The University of California and M.A. Mortenson Company’s Advanced Technology Group have signed a contract for construction of the facility that will house the next generation of supercomputer at Lawrence Livermore National Laboratory.

The Terascale Simulation Facility (TSF) will be home to the supercomputers that will conduct simulations of nuclear weapons performance under the National Nuclear Security Administration’s Stockpile Stewardship Program to ensure the safety and reliability of the nation’s nuclear stockpile without testing.

"The TSF will allow the ASCI program to meet its future mission goals in stockpile stewardship and will house the future in high-performance scientific computing," said Dave Nowak, the Lab’s ASCI program leader.

The $54.45 million contract covers construction of the 253,000-square-foot supercomputing facility including two 128-foot-by-192-foot two-level computer room facilities — over one acre of computer floor, larger than a football field — flanked to the south by a four-story office complex that will house 288 scientists and engineers. Groundbreaking is scheduled for early April.

"Mortenson brings a lot of experience in advanced technology projects to the construction of the Terascale Simulation Facility," said Roy Neyer, Laboratory project manager. "We’re excited to work with Mortenson to build the facility of the future in supercomputing."

Construction of TSF will take four years with completion scheduled for 2006, though the first ground floor computer area is to be completed in time for the June 2004 delivery of the Advanced Simulation and Computing (ASCI) program’s 60 plus teraflops (60 trillion floating operations per second) Option Purple machines.

## DATA LISTING
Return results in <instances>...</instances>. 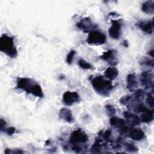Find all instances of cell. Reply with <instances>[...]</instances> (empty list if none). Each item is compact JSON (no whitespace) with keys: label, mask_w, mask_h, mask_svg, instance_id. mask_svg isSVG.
Here are the masks:
<instances>
[{"label":"cell","mask_w":154,"mask_h":154,"mask_svg":"<svg viewBox=\"0 0 154 154\" xmlns=\"http://www.w3.org/2000/svg\"><path fill=\"white\" fill-rule=\"evenodd\" d=\"M123 115L128 122L132 125H138L141 123L140 118L136 114L125 111L123 112Z\"/></svg>","instance_id":"obj_11"},{"label":"cell","mask_w":154,"mask_h":154,"mask_svg":"<svg viewBox=\"0 0 154 154\" xmlns=\"http://www.w3.org/2000/svg\"><path fill=\"white\" fill-rule=\"evenodd\" d=\"M140 28L147 34H152L153 32V24L152 21L141 22L138 24Z\"/></svg>","instance_id":"obj_14"},{"label":"cell","mask_w":154,"mask_h":154,"mask_svg":"<svg viewBox=\"0 0 154 154\" xmlns=\"http://www.w3.org/2000/svg\"><path fill=\"white\" fill-rule=\"evenodd\" d=\"M138 85V82L136 79V76L135 75L130 73L127 76V88L128 89L132 91H134Z\"/></svg>","instance_id":"obj_13"},{"label":"cell","mask_w":154,"mask_h":154,"mask_svg":"<svg viewBox=\"0 0 154 154\" xmlns=\"http://www.w3.org/2000/svg\"><path fill=\"white\" fill-rule=\"evenodd\" d=\"M104 75L106 78H108L110 80H112L117 78L119 75V71L115 67H109L106 69L104 72Z\"/></svg>","instance_id":"obj_15"},{"label":"cell","mask_w":154,"mask_h":154,"mask_svg":"<svg viewBox=\"0 0 154 154\" xmlns=\"http://www.w3.org/2000/svg\"><path fill=\"white\" fill-rule=\"evenodd\" d=\"M125 147L129 152H137L138 150V148L134 144L131 143H125Z\"/></svg>","instance_id":"obj_22"},{"label":"cell","mask_w":154,"mask_h":154,"mask_svg":"<svg viewBox=\"0 0 154 154\" xmlns=\"http://www.w3.org/2000/svg\"><path fill=\"white\" fill-rule=\"evenodd\" d=\"M146 103L151 108H153L154 106V100H153V96L152 93H149L147 95L146 97Z\"/></svg>","instance_id":"obj_23"},{"label":"cell","mask_w":154,"mask_h":154,"mask_svg":"<svg viewBox=\"0 0 154 154\" xmlns=\"http://www.w3.org/2000/svg\"><path fill=\"white\" fill-rule=\"evenodd\" d=\"M72 149H73L75 152H77V153L80 152L81 150V147H80L79 146H77V144H75V145L73 146V147H72Z\"/></svg>","instance_id":"obj_31"},{"label":"cell","mask_w":154,"mask_h":154,"mask_svg":"<svg viewBox=\"0 0 154 154\" xmlns=\"http://www.w3.org/2000/svg\"><path fill=\"white\" fill-rule=\"evenodd\" d=\"M59 117L61 119L64 120L69 123H71L73 121L72 111L67 108H63L60 109L59 112Z\"/></svg>","instance_id":"obj_12"},{"label":"cell","mask_w":154,"mask_h":154,"mask_svg":"<svg viewBox=\"0 0 154 154\" xmlns=\"http://www.w3.org/2000/svg\"><path fill=\"white\" fill-rule=\"evenodd\" d=\"M105 109L106 110V112L107 114L109 115V116H113L116 112V109L114 108V107L111 105H105Z\"/></svg>","instance_id":"obj_24"},{"label":"cell","mask_w":154,"mask_h":154,"mask_svg":"<svg viewBox=\"0 0 154 154\" xmlns=\"http://www.w3.org/2000/svg\"><path fill=\"white\" fill-rule=\"evenodd\" d=\"M129 136L135 141H140L144 138L145 134L143 130L140 128H131L129 130Z\"/></svg>","instance_id":"obj_10"},{"label":"cell","mask_w":154,"mask_h":154,"mask_svg":"<svg viewBox=\"0 0 154 154\" xmlns=\"http://www.w3.org/2000/svg\"><path fill=\"white\" fill-rule=\"evenodd\" d=\"M134 96L136 99L140 100L144 98V91L142 89H138L134 93Z\"/></svg>","instance_id":"obj_25"},{"label":"cell","mask_w":154,"mask_h":154,"mask_svg":"<svg viewBox=\"0 0 154 154\" xmlns=\"http://www.w3.org/2000/svg\"><path fill=\"white\" fill-rule=\"evenodd\" d=\"M75 51L74 50H71L69 54H67V57H66V62L67 63L70 64L72 63V62L73 61V57H74V55H75Z\"/></svg>","instance_id":"obj_26"},{"label":"cell","mask_w":154,"mask_h":154,"mask_svg":"<svg viewBox=\"0 0 154 154\" xmlns=\"http://www.w3.org/2000/svg\"><path fill=\"white\" fill-rule=\"evenodd\" d=\"M111 134H112L111 130H110V129H107V130L105 131L104 132V133L102 134V136H103V137L104 138V139H105V140H108V139L110 138V137H111Z\"/></svg>","instance_id":"obj_28"},{"label":"cell","mask_w":154,"mask_h":154,"mask_svg":"<svg viewBox=\"0 0 154 154\" xmlns=\"http://www.w3.org/2000/svg\"><path fill=\"white\" fill-rule=\"evenodd\" d=\"M91 84L97 93L104 96H108L113 88L111 82L105 80L103 76H98L94 78L91 81Z\"/></svg>","instance_id":"obj_2"},{"label":"cell","mask_w":154,"mask_h":154,"mask_svg":"<svg viewBox=\"0 0 154 154\" xmlns=\"http://www.w3.org/2000/svg\"><path fill=\"white\" fill-rule=\"evenodd\" d=\"M6 123L5 121H4V120L1 119V130L2 131L3 129H4V125H5Z\"/></svg>","instance_id":"obj_32"},{"label":"cell","mask_w":154,"mask_h":154,"mask_svg":"<svg viewBox=\"0 0 154 154\" xmlns=\"http://www.w3.org/2000/svg\"><path fill=\"white\" fill-rule=\"evenodd\" d=\"M140 120L144 123H149L153 120V112L152 110H149L146 112H143L141 116Z\"/></svg>","instance_id":"obj_18"},{"label":"cell","mask_w":154,"mask_h":154,"mask_svg":"<svg viewBox=\"0 0 154 154\" xmlns=\"http://www.w3.org/2000/svg\"><path fill=\"white\" fill-rule=\"evenodd\" d=\"M86 41L89 45H100L106 42V37L105 34L100 31H92L88 34Z\"/></svg>","instance_id":"obj_4"},{"label":"cell","mask_w":154,"mask_h":154,"mask_svg":"<svg viewBox=\"0 0 154 154\" xmlns=\"http://www.w3.org/2000/svg\"><path fill=\"white\" fill-rule=\"evenodd\" d=\"M79 100V94L75 91H67L64 93L63 95V102L67 106L73 105V103L78 102Z\"/></svg>","instance_id":"obj_6"},{"label":"cell","mask_w":154,"mask_h":154,"mask_svg":"<svg viewBox=\"0 0 154 154\" xmlns=\"http://www.w3.org/2000/svg\"><path fill=\"white\" fill-rule=\"evenodd\" d=\"M76 26L86 32H90L93 29L97 27V25L93 23L89 17L83 18L78 23H76Z\"/></svg>","instance_id":"obj_7"},{"label":"cell","mask_w":154,"mask_h":154,"mask_svg":"<svg viewBox=\"0 0 154 154\" xmlns=\"http://www.w3.org/2000/svg\"><path fill=\"white\" fill-rule=\"evenodd\" d=\"M104 144L105 143L102 140L96 139L93 146L91 147V152L93 153H99Z\"/></svg>","instance_id":"obj_19"},{"label":"cell","mask_w":154,"mask_h":154,"mask_svg":"<svg viewBox=\"0 0 154 154\" xmlns=\"http://www.w3.org/2000/svg\"><path fill=\"white\" fill-rule=\"evenodd\" d=\"M78 65L80 67L84 69H92L93 68V66L91 64L82 58L78 61Z\"/></svg>","instance_id":"obj_21"},{"label":"cell","mask_w":154,"mask_h":154,"mask_svg":"<svg viewBox=\"0 0 154 154\" xmlns=\"http://www.w3.org/2000/svg\"><path fill=\"white\" fill-rule=\"evenodd\" d=\"M109 123L111 126L116 128H118L119 129L124 126L125 125H126V122L123 119L115 116H112L110 119Z\"/></svg>","instance_id":"obj_17"},{"label":"cell","mask_w":154,"mask_h":154,"mask_svg":"<svg viewBox=\"0 0 154 154\" xmlns=\"http://www.w3.org/2000/svg\"><path fill=\"white\" fill-rule=\"evenodd\" d=\"M114 52L113 50H108L105 52L103 53V54L100 56V58L108 61V62H111L112 63L114 60Z\"/></svg>","instance_id":"obj_20"},{"label":"cell","mask_w":154,"mask_h":154,"mask_svg":"<svg viewBox=\"0 0 154 154\" xmlns=\"http://www.w3.org/2000/svg\"><path fill=\"white\" fill-rule=\"evenodd\" d=\"M5 129V132L9 135H13L16 131V129L14 127H10V128H8L7 129Z\"/></svg>","instance_id":"obj_29"},{"label":"cell","mask_w":154,"mask_h":154,"mask_svg":"<svg viewBox=\"0 0 154 154\" xmlns=\"http://www.w3.org/2000/svg\"><path fill=\"white\" fill-rule=\"evenodd\" d=\"M143 64H145V65H147L148 66L153 67V60L147 59V60H145L143 61Z\"/></svg>","instance_id":"obj_30"},{"label":"cell","mask_w":154,"mask_h":154,"mask_svg":"<svg viewBox=\"0 0 154 154\" xmlns=\"http://www.w3.org/2000/svg\"><path fill=\"white\" fill-rule=\"evenodd\" d=\"M121 24L119 21L112 20L111 26L108 30L109 36L114 39H118L121 35Z\"/></svg>","instance_id":"obj_8"},{"label":"cell","mask_w":154,"mask_h":154,"mask_svg":"<svg viewBox=\"0 0 154 154\" xmlns=\"http://www.w3.org/2000/svg\"><path fill=\"white\" fill-rule=\"evenodd\" d=\"M141 83L143 86L145 87L146 88H153V74L149 72H143L140 77Z\"/></svg>","instance_id":"obj_9"},{"label":"cell","mask_w":154,"mask_h":154,"mask_svg":"<svg viewBox=\"0 0 154 154\" xmlns=\"http://www.w3.org/2000/svg\"><path fill=\"white\" fill-rule=\"evenodd\" d=\"M149 54L153 57V50H152L151 51L149 52Z\"/></svg>","instance_id":"obj_33"},{"label":"cell","mask_w":154,"mask_h":154,"mask_svg":"<svg viewBox=\"0 0 154 154\" xmlns=\"http://www.w3.org/2000/svg\"><path fill=\"white\" fill-rule=\"evenodd\" d=\"M132 99V96H126L125 97H123L120 100V102L123 105H126Z\"/></svg>","instance_id":"obj_27"},{"label":"cell","mask_w":154,"mask_h":154,"mask_svg":"<svg viewBox=\"0 0 154 154\" xmlns=\"http://www.w3.org/2000/svg\"><path fill=\"white\" fill-rule=\"evenodd\" d=\"M17 88L22 89L28 93H31L37 97H43V93L40 85L30 78H18L17 81Z\"/></svg>","instance_id":"obj_1"},{"label":"cell","mask_w":154,"mask_h":154,"mask_svg":"<svg viewBox=\"0 0 154 154\" xmlns=\"http://www.w3.org/2000/svg\"><path fill=\"white\" fill-rule=\"evenodd\" d=\"M143 12L147 14H152L154 12V2L152 1H147L144 2L141 6Z\"/></svg>","instance_id":"obj_16"},{"label":"cell","mask_w":154,"mask_h":154,"mask_svg":"<svg viewBox=\"0 0 154 154\" xmlns=\"http://www.w3.org/2000/svg\"><path fill=\"white\" fill-rule=\"evenodd\" d=\"M87 135L80 129L73 131L69 137V142L72 144H78L79 143H84L87 141Z\"/></svg>","instance_id":"obj_5"},{"label":"cell","mask_w":154,"mask_h":154,"mask_svg":"<svg viewBox=\"0 0 154 154\" xmlns=\"http://www.w3.org/2000/svg\"><path fill=\"white\" fill-rule=\"evenodd\" d=\"M0 50L11 58H15L17 52L14 46V38L7 34H2L0 39Z\"/></svg>","instance_id":"obj_3"}]
</instances>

## TASKS TO PERFORM
A. In the text about the supercomputing facility, how many scientists and engineers will the four-story office complex house?
B. Rename "Terascale Simulation Facility" as "Terascale Computing Facility" in the supercomputing facility text. Begin at the words "The University of" and stop after "stockpile without testing.".
C. Take the supercomputing facility text further from where it stops.

## OUTPUTS IN ORDER
A. 288 scientists and engineers.

B.
The University of California and M.A. Mortenson Company’s Advanced Technology Group have signed a contract for construction of the facility that will house the next generation of supercomputer at Lawrence Livermore National Laboratory.

The Terascale Computing Facility (TSF) will be home to the supercomputers that will conduct simulations of nuclear weapons performance under the National Nuclear Security Administration’s Stockpile Stewardship Program to ensure the safety and reliability of the nation’s nuclear stockpile without testing.

C.
Computer room design features include "clear span" construction with no obstructing columns and a raised floor to facilitate cooling of the 100 TeraOPS-class computers ASCI requires for simulation of nuclear weapons performance under the Stockpile Stewardship Program.

Based in Minnesota, M.A. Mortenson’s Advanced Technology Group (ATG) was chosen in a "best value contract selection process." The company was chosen for its experience and exemplary safety record, according to Neyer.

A privately held, family-owned construction company, M.A. Mortenson has been in the general contracting business for 47 years. Mortenson ATG has worked with such clients as Seagate Technology, Hewlett-Packard, IBM, Honeywell International, Agilent Technologies, Cypress Semiconductor and other technology companies.

This is not the first Laboratory project to which Mortenson has contributed. The company set and aligned laser bay vessels and structures in the National Ignition Facility.

"We completed some 12 projects almost identical in requirements to the TSF," said Tab Barth, the senior project manager who will oversee work at the Lab for Mortenson ATG. "Our division has built many clean room, controlled-environment facilities for private industry as well as for university research and development projects.

Mortenson ATG has built over a billion dollars in electronics and microelectronics facilities around the world and prides itself on delivering projects on time and within budget. Company areas of specialization include mechanical, electrical and process systems and has developed a reputation as a cost effective provider of microelectronics facilities.

The effort to build a new facility began with the ASCI program six years ago. "When the program started, we realized we didn’t have the infrastructure for new machines," said Barbara Atkinson of the Laboratory’s Computation Directorate. "We were able to accommodate ASCI White by retrofitting and by making such modifications as raising the floor in the main room of the building that formerly housed the National Energy Supercomputing program, NERSC. But, we’ve taken that building as far as we could."

She said the TSF has been designed to be "multipurpose, scalable, flexible and long-lived" with the "capability to accommodate a wide variety of systems, even beyond the 100 teraflop (100 trillion floating operations per second) machines. "The TSF will provide LLNL with a state-of-art supercomputing facility capable of siting the world’s most technologically advanced systems to serve Lab missions through the first half of the 21st century.


Laboratory news releases and photos are also available electronically on the World Wide Web of the Internet at URL http://www.llnl.gov/PAO and on UC Newswire.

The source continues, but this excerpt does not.